"Even when I was engaged, even then - I had a ten-year relationship with this girl - and I would often wonder why, even in those most intimate moments of our relationship, I would still feel really lonely. And it was just a few years ago that I finally realized that friendship is not a remedy for loneliness. Loneliness is part of our experience and if we are looking for relief from loneliness in friendship, we are only going to frustrate the friendship. Friendship, camaraderie, intimacy, all those things and loneliness live together in the same experience." - singer/songwriter Rich Mullins
Perhaps "embracing" loneliness is too strong of a word, but part of me doesn't think that's the case. It's just so foreign to so many of us. I think if most of us were to be asked, "Is loneliness a good thing or a bad thing?" many of us would choose the latter. That's because we often experience loneliness as a negative emotion.
Loneliness is something we run away from. How do we do that? We fill our lives with music, movies, shopping, exercise, church activities. None of these things in and of themselves is a bad thing, but none can fill the need that loneliness highlights for us. Often we cannot bear to spend a waking moment in complete silence, because it can be a kissing cousin to loneliness. So we turn on the radio, put in the earbuds, or turn to the satellite dish. Almost all of us do it, including myself.
Then there are friendships and relationships, as a mentor of mine, Rich Mullins, talked about in the above quote. What do we do when we're lonely? One of our first answers is "call a friend," "go out for coffee with a friend," or "find a partner." Certainly then our loneliness would be assuaged. Or would it? Have you ever been in a friendship or relationship and still felt that uneasy inward feeling that you feel when you're alone? There is that loneliness again. And we get pissed off, either at ourselves, our partner, or at life because "damn it, I'm in a good friendship/relationship now, I should feel better than this!" And the friendship or relationship inevitably breaks down because the other person cannot take away that aching loneliness.
Don't get me wrong, friendships and relationships are important, and they can make us feel better somewhat. I believe we were made for relationships, we weren't intended to live completely alone and isolated. I've been learning this in my own life as I make new friends, re-connect with old friends through Facebook, and become more involved in my spiritual community.

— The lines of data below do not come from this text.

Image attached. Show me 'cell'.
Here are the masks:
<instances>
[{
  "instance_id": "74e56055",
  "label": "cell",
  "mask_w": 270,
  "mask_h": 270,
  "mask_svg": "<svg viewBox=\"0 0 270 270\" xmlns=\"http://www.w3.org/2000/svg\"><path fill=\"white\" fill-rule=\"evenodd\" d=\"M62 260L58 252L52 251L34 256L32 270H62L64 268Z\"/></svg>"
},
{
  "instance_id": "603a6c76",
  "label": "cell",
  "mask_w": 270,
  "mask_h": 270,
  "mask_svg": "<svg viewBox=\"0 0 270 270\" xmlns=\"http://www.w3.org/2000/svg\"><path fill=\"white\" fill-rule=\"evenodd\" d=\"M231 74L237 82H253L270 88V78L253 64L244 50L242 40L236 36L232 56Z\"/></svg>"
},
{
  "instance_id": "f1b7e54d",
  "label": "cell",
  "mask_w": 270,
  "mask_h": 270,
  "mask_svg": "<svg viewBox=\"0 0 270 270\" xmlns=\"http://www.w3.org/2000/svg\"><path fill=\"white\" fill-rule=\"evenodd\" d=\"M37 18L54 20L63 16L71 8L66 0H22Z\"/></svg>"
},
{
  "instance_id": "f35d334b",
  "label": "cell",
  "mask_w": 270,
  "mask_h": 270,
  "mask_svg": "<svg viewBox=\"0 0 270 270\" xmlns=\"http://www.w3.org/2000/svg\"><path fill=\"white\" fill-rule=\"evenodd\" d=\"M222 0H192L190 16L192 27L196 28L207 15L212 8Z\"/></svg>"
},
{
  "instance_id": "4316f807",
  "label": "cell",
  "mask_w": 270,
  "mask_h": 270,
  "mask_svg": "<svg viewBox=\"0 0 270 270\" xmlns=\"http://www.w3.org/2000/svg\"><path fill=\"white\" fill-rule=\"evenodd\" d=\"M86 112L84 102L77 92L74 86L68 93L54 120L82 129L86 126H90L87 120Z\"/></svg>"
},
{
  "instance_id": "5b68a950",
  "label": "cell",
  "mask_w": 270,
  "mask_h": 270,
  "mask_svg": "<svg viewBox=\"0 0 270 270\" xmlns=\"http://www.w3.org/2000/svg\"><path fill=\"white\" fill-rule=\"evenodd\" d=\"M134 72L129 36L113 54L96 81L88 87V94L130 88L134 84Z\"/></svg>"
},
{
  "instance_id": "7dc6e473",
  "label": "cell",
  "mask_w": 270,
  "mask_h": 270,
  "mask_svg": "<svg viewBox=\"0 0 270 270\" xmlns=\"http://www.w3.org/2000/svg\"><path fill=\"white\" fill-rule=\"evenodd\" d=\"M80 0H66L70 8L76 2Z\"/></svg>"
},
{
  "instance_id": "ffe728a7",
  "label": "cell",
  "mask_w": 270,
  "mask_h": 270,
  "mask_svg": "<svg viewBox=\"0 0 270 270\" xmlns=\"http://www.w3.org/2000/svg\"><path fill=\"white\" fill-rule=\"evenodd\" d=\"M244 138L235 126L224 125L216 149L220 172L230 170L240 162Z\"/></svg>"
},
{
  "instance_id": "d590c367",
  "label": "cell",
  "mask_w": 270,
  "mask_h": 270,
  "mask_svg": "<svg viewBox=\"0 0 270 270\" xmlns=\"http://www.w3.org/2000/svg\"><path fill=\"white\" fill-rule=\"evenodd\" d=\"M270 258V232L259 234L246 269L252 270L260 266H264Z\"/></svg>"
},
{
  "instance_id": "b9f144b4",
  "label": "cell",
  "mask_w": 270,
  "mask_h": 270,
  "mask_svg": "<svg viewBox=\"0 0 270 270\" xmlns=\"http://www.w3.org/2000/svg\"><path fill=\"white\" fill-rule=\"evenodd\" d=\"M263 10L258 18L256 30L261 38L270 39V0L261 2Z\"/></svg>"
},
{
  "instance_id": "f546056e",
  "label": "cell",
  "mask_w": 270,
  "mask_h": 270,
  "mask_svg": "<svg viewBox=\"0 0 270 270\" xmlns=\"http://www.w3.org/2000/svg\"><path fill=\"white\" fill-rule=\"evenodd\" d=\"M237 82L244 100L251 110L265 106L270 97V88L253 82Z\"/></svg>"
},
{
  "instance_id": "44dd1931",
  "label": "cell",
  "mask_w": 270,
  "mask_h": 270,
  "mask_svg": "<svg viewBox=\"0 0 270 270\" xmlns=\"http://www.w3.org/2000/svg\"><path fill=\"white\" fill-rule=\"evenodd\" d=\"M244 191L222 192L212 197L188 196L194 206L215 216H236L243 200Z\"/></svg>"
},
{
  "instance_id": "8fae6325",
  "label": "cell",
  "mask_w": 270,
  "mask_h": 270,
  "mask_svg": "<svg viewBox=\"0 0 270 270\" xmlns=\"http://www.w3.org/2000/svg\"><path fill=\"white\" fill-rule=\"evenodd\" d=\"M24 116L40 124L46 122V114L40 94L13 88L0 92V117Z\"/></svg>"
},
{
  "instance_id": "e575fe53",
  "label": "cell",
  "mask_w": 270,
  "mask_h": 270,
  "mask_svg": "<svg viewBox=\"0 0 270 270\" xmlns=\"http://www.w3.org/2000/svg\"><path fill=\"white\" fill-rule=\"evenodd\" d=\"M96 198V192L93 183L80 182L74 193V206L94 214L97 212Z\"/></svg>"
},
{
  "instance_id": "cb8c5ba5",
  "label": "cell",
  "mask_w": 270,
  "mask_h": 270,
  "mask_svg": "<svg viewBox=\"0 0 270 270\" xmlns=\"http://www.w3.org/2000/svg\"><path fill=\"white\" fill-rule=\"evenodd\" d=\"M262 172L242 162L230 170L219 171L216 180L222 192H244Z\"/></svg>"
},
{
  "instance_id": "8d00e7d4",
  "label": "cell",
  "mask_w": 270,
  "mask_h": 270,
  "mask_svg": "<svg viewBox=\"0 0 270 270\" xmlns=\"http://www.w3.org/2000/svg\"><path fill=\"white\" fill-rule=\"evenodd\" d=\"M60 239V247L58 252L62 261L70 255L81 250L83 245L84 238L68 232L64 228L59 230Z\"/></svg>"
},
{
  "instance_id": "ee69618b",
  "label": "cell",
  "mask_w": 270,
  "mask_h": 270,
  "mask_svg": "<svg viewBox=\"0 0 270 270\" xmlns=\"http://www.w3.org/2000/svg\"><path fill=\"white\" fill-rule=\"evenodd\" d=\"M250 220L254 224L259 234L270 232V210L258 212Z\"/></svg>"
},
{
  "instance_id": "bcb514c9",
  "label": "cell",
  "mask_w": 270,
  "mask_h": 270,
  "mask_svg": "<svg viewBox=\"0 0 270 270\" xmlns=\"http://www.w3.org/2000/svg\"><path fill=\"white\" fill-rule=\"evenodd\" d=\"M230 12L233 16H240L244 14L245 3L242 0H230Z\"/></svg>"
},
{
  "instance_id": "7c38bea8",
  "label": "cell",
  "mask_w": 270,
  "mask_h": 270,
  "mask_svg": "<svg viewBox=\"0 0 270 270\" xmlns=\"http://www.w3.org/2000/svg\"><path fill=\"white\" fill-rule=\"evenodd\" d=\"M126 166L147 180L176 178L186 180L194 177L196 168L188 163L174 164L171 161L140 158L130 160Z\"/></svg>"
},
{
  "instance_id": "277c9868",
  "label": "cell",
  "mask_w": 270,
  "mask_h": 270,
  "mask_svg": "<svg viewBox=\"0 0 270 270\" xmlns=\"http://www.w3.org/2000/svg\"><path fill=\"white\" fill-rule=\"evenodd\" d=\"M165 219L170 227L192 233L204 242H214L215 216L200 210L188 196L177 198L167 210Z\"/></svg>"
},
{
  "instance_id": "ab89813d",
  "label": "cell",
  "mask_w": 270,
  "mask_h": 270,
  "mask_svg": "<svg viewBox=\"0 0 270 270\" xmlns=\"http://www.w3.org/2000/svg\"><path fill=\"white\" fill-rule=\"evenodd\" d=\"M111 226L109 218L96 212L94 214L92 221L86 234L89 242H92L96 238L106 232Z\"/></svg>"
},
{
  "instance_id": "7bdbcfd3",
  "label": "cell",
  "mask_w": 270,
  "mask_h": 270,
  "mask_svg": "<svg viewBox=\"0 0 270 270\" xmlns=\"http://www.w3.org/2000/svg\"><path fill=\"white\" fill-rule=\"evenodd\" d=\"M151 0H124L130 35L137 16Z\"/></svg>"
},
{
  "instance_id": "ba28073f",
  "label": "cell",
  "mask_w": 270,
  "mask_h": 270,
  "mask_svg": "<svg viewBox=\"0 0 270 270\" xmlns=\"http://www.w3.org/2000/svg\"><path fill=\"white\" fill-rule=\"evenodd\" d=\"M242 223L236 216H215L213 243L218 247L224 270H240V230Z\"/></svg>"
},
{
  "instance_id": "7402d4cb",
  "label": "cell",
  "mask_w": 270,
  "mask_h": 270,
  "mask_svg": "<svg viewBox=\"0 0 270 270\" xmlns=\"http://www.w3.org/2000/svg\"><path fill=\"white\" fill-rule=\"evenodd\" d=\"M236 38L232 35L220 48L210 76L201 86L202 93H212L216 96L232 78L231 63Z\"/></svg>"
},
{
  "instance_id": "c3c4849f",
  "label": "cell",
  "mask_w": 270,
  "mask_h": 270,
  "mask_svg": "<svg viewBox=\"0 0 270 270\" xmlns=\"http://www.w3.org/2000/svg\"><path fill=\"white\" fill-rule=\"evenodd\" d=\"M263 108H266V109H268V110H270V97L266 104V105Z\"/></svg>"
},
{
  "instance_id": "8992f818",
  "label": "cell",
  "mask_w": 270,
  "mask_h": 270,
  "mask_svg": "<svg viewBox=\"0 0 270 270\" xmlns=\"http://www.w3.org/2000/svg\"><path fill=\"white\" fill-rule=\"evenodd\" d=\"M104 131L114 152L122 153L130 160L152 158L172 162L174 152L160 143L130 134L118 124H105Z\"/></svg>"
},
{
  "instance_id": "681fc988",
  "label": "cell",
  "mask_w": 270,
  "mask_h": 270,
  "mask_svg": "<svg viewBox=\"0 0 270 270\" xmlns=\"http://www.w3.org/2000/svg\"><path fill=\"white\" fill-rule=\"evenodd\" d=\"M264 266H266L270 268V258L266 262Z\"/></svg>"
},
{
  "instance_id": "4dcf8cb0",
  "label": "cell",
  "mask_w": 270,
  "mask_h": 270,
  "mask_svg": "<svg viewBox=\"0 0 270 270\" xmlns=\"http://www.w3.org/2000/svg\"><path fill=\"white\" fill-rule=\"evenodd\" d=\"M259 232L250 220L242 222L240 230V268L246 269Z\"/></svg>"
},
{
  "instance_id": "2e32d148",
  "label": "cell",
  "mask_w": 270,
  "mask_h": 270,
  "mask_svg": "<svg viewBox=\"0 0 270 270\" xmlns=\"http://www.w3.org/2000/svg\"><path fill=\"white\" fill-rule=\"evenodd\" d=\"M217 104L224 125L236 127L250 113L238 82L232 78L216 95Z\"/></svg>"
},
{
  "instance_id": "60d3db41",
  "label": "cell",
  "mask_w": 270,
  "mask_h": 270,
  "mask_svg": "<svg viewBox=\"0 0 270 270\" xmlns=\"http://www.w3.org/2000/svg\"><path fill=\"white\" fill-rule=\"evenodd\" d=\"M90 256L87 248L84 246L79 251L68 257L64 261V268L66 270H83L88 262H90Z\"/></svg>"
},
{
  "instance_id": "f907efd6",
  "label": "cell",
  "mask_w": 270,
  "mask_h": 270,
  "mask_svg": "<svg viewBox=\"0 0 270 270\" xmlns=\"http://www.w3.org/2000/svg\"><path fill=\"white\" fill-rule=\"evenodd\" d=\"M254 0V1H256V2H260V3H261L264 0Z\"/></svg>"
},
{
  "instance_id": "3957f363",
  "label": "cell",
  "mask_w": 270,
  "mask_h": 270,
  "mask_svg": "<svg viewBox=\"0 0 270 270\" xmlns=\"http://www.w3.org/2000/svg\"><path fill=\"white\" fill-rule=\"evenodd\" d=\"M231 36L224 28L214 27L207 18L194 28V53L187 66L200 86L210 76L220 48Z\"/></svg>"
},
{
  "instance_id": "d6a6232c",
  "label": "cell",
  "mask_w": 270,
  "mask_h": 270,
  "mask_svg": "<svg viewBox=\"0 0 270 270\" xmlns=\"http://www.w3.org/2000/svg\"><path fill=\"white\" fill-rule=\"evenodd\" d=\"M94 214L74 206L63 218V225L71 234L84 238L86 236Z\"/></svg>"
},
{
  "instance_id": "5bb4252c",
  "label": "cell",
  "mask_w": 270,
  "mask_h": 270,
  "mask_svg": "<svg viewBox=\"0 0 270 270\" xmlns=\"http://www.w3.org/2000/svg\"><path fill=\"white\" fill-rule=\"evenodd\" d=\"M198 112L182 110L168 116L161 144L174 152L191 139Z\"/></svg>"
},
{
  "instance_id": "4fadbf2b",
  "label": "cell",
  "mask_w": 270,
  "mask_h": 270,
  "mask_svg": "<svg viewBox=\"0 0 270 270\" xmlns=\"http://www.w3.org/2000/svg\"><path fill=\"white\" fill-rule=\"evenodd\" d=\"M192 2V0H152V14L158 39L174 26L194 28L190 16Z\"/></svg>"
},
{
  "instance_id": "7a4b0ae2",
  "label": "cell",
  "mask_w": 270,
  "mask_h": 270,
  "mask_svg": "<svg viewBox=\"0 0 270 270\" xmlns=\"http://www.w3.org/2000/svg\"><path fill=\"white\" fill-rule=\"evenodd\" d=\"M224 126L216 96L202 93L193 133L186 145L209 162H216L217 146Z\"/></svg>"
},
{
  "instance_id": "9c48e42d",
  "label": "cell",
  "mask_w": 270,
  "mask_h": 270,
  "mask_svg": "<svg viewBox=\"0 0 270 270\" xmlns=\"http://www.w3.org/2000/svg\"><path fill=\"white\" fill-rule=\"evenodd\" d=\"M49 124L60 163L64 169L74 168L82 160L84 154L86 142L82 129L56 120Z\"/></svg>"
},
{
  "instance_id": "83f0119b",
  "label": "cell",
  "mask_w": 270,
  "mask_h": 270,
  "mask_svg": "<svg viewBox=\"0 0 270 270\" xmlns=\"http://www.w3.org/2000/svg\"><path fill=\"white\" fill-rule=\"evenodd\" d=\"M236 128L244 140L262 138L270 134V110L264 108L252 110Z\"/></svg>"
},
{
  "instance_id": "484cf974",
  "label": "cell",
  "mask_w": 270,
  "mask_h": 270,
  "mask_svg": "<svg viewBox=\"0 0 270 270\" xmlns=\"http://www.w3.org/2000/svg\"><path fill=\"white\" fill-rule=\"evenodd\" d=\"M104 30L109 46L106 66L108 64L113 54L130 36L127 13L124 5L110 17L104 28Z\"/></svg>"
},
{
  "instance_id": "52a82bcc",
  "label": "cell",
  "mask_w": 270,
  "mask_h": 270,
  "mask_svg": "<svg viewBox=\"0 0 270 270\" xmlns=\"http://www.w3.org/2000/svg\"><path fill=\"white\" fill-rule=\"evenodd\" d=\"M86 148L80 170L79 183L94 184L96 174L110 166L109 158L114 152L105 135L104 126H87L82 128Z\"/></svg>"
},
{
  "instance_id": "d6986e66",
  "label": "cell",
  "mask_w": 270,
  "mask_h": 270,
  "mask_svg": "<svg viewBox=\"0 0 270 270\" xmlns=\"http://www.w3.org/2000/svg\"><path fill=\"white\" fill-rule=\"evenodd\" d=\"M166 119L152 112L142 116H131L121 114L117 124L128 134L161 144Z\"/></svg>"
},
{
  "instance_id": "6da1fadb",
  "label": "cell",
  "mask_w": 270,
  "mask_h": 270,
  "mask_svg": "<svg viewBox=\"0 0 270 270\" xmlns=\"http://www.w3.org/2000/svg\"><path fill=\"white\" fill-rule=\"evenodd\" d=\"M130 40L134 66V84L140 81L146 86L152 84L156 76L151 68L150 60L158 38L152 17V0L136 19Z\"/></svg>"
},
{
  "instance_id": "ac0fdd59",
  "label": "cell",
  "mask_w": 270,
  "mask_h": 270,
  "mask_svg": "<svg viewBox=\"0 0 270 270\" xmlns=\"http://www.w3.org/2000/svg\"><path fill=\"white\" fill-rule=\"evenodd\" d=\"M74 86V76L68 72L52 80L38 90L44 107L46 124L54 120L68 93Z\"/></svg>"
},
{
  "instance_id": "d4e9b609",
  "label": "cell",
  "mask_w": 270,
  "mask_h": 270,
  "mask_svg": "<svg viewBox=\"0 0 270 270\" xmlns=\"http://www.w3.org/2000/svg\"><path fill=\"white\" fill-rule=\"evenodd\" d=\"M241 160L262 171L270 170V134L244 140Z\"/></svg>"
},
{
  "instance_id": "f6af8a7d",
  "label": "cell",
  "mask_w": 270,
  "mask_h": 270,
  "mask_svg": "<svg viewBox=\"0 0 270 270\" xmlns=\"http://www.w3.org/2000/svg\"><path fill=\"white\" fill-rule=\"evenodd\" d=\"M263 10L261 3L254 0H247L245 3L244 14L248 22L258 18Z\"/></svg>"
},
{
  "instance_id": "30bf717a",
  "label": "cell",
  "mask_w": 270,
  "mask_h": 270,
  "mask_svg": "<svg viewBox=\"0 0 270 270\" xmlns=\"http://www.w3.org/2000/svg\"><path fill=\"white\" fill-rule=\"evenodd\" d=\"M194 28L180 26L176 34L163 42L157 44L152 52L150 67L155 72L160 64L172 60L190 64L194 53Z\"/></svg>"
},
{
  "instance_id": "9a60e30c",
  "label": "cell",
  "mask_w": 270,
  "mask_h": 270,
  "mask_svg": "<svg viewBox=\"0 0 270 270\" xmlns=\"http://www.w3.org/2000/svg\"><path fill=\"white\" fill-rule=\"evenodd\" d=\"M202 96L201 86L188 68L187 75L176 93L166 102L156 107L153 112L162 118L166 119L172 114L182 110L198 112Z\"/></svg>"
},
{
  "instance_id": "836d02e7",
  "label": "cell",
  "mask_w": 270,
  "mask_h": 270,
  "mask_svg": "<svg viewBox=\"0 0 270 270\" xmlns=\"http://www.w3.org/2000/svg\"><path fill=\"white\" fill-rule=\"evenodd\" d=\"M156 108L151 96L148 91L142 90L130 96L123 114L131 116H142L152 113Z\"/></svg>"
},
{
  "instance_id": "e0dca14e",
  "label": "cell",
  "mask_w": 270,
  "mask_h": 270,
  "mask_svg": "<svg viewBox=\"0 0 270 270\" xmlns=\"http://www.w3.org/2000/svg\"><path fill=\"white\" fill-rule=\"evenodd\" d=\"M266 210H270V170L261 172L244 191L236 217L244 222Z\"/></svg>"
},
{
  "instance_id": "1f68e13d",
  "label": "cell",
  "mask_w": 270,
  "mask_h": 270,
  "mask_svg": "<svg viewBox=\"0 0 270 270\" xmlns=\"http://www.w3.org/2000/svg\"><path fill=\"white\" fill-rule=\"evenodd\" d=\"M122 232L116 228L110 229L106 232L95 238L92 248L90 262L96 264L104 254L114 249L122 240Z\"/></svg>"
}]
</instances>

But still the loneliness remains. So what is it?
I believe that loneliness is a call from none other than God himself to draw near to him. It is a call to pay attention to our spiritual selves. We spend most of our days paying attention to our physical selves (eating, exercising, going to work to pay the bills) yet how easy is it to forget our true source. Loneliness is a call from deep within us that says "Slow down, just sit here for a minute, spend some time with me, rest your spirit on my shoulder for awhile." It is here, in these set-apart times where that aching and longing can truly be soothed by God. It is in these times when we hear our inner voice gently saying, "Be still, I made you, I know your needs, you can trust me fully."
Does this mean that it's a "one-time" solution? No. This loneliness, this aching, will stay with us until our very last breath. And it shouldn't be any other way. For we were made to be in relationship with not just those around us, but the God who lives both within and around us. So the next time you're feeling restless and unsettled or lonely, maybe the first question shouldn't be "what's on TV?" but rather "Have I consciously spent time with God today?"
It is here where you will find the love you desire, from which all good things flow.